WHAT TO WORK ON: Copy out every line holding the string "TODOS" from the records below.
*-*-*
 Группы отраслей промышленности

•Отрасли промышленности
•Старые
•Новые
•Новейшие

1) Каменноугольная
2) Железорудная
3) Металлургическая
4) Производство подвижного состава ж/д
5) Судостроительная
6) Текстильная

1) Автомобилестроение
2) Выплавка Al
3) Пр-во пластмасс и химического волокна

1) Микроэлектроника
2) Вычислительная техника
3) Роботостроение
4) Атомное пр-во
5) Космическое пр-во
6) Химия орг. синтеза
*-*-*
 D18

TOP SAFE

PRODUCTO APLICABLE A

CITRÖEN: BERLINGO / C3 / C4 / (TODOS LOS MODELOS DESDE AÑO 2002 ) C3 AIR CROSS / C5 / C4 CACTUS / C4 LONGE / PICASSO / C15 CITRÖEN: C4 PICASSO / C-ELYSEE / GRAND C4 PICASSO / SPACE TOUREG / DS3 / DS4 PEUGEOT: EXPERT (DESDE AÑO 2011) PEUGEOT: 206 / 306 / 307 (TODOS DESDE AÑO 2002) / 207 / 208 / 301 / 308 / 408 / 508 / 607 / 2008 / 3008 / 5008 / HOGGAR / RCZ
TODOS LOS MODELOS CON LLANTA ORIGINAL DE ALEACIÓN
*-*-*
RESPONSE FOR THIS EXERCISE:
CITRÖEN: BERLINGO / C3 / C4 / (TODOS LOS MODELOS DESDE AÑO 2002 ) C3 AIR CROSS / C5 / C4 CACTUS / C4 LONGE / PICASSO / C15 CITRÖEN: C4 PICASSO / C-ELYSEE / GRAND C4 PICASSO / SPACE TOUREG / DS3 / DS4 PEUGEOT: EXPERT (DESDE AÑO 2011) PEUGEOT: 206 / 306 / 307 (TODOS DESDE AÑO 2002) / 207 / 208 / 301 / 308 / 408 / 508 / 607 / 2008 / 3008 / 5008 / HOGGAR / RCZ
TODOS LOS MODELOS CON LLANTA ORIGINAL DE ALEACIÓN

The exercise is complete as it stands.